=== Source document ===

Some of the things you can find in chests include weapons (swords, bows), tools (axes, picks), armor, potions with various helpful or harmful effects, and food. The environments are indestructible, so picks and axes function solely as weapons in Battle. Armor will be automatically equipped when removed from a chest. Weapons have to be manually selected, just like in a regular game of Minecraft.
Sometimes you'll open a chest but won't find any weapons to wield. You can still duke it out with your fists, but you'll most likely want to run away and search for more chests. The maps we played are fairly large, with lots of interesting geometry such as temples, towers, and a huge dragon skeleton. They have plenty of verticality, with chests scattered along the upper and outer ridges.
When players die or join a Battle server mid-game, they become a bat. Bats can fly around anywhere on the map and squeak at surviving players. Otherwise they are insubstantial. The bat mechanic is actually pretty clever, as it can be fun to pester the living by flying around them. Players stuck as bats can also choose to view any surviving player's third-person camera.

=== Data extracts ===

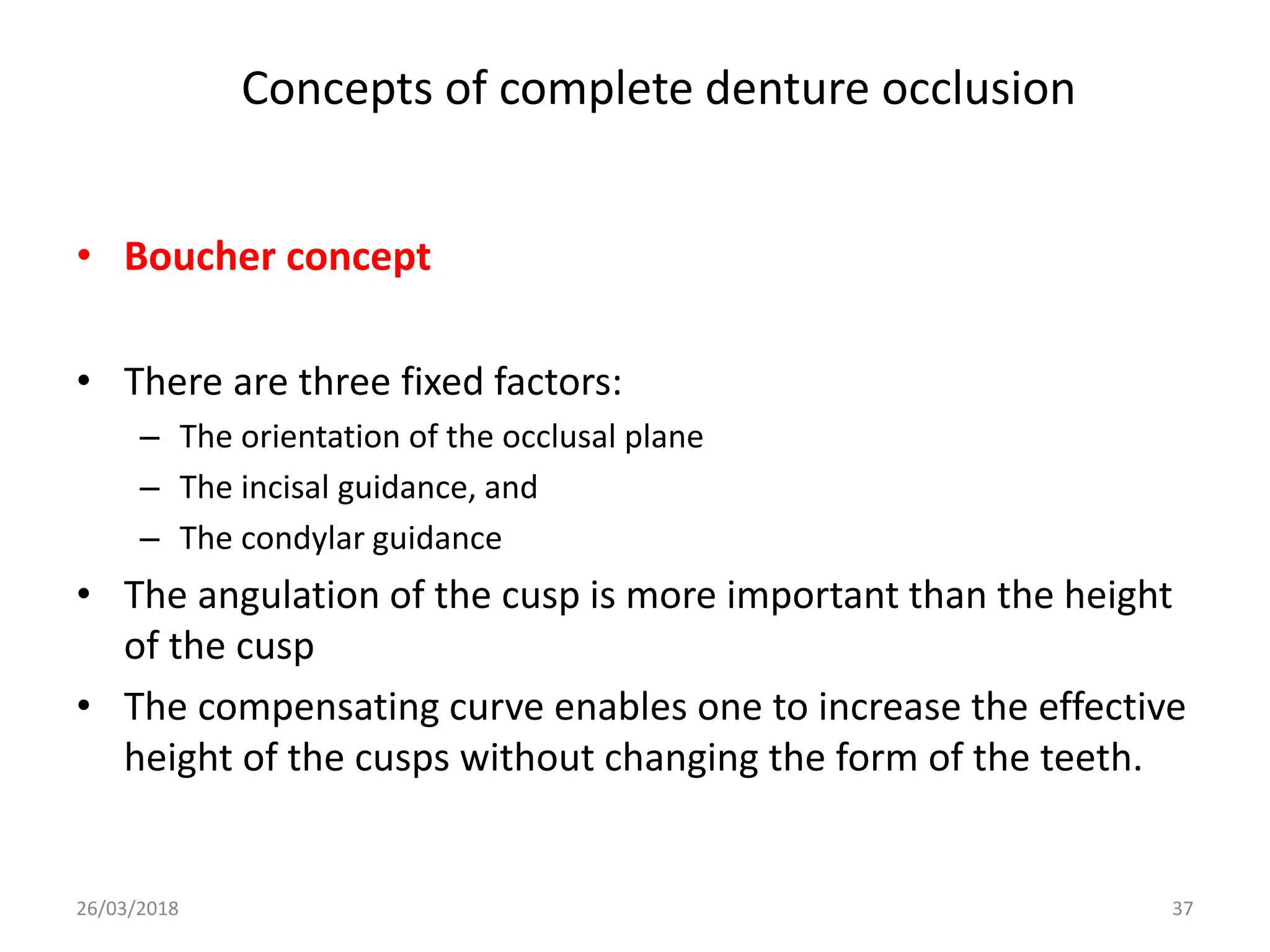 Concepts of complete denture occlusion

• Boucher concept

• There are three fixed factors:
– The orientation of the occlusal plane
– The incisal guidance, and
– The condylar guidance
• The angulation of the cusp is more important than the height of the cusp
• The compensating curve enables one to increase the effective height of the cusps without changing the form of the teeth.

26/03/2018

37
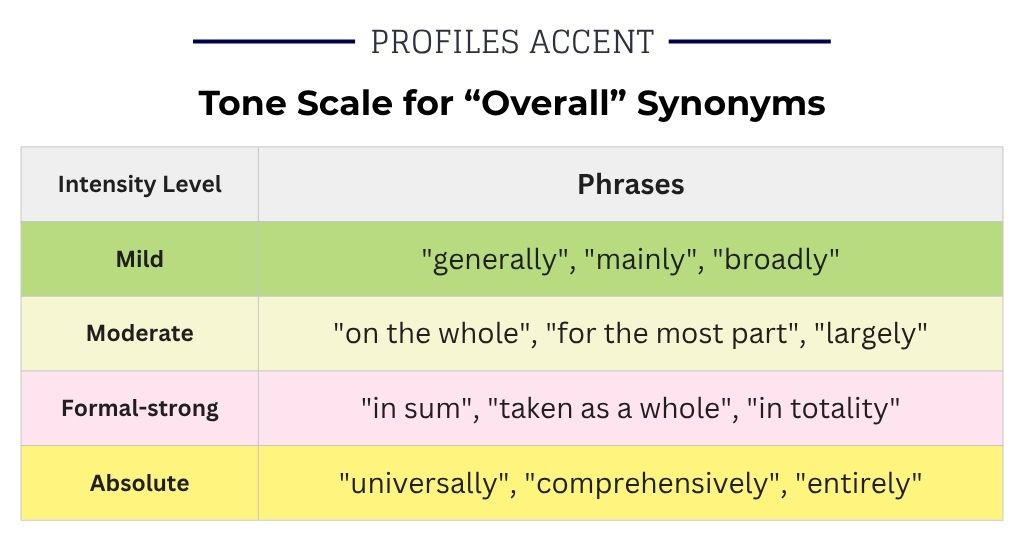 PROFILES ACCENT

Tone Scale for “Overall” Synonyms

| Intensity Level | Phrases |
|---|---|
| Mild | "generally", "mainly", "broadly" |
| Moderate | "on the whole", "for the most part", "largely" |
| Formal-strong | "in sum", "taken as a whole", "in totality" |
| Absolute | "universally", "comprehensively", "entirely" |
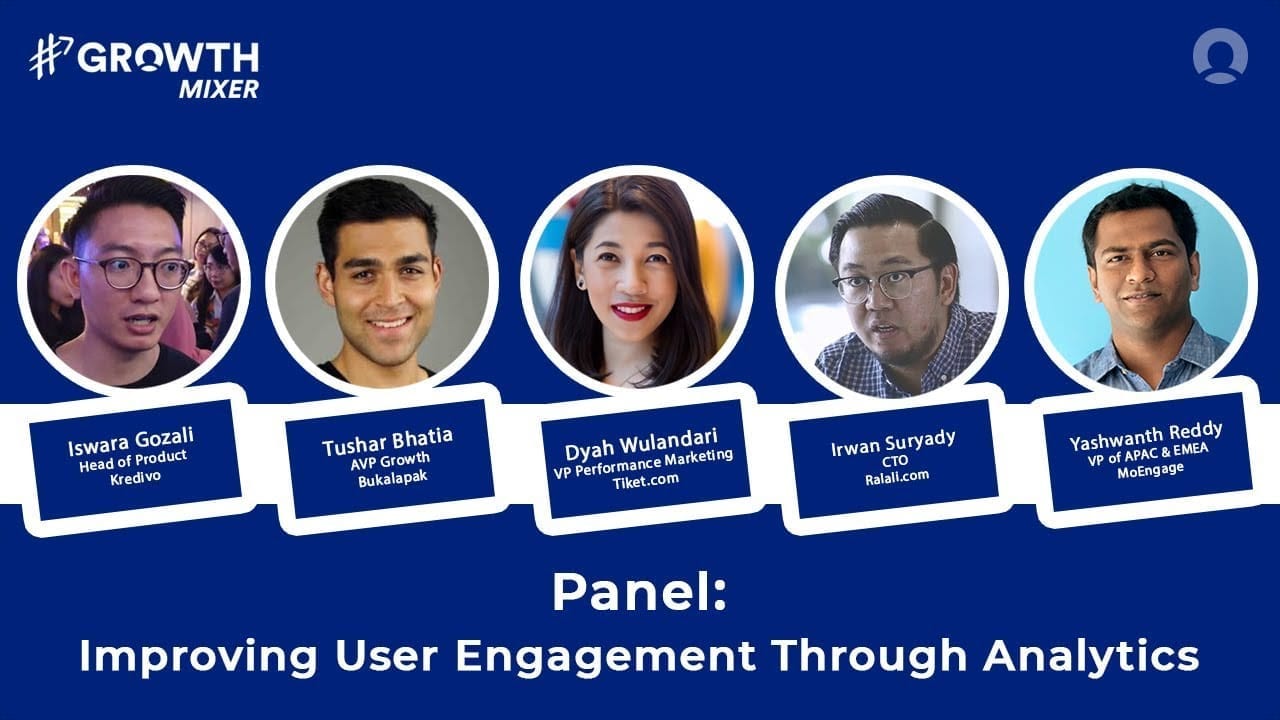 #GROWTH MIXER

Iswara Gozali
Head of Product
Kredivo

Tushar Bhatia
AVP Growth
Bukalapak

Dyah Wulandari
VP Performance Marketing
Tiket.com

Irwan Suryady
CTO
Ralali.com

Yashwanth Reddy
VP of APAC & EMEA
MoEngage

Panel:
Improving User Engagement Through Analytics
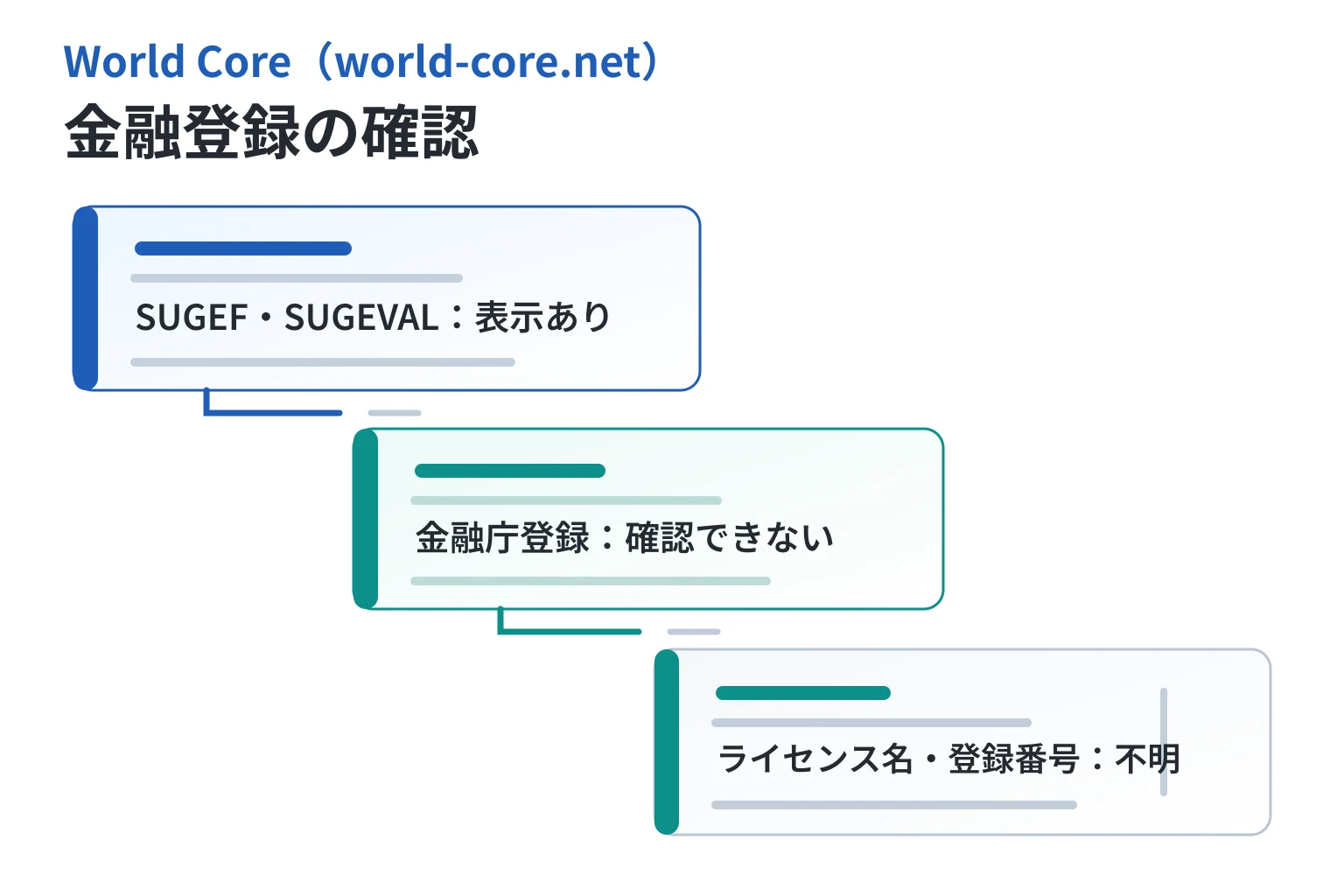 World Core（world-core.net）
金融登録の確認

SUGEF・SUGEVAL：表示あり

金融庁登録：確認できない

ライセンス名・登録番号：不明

===

> What the exercise asks
List every kind of thing the passage about Battle says can be found in chests. Rely only on the passage about Battle.

> Result for this exercise
- Weapons (swords, bows)
- Tools (axes, picks)
- Armor
- Potions with various helpful or harmful effects
- Food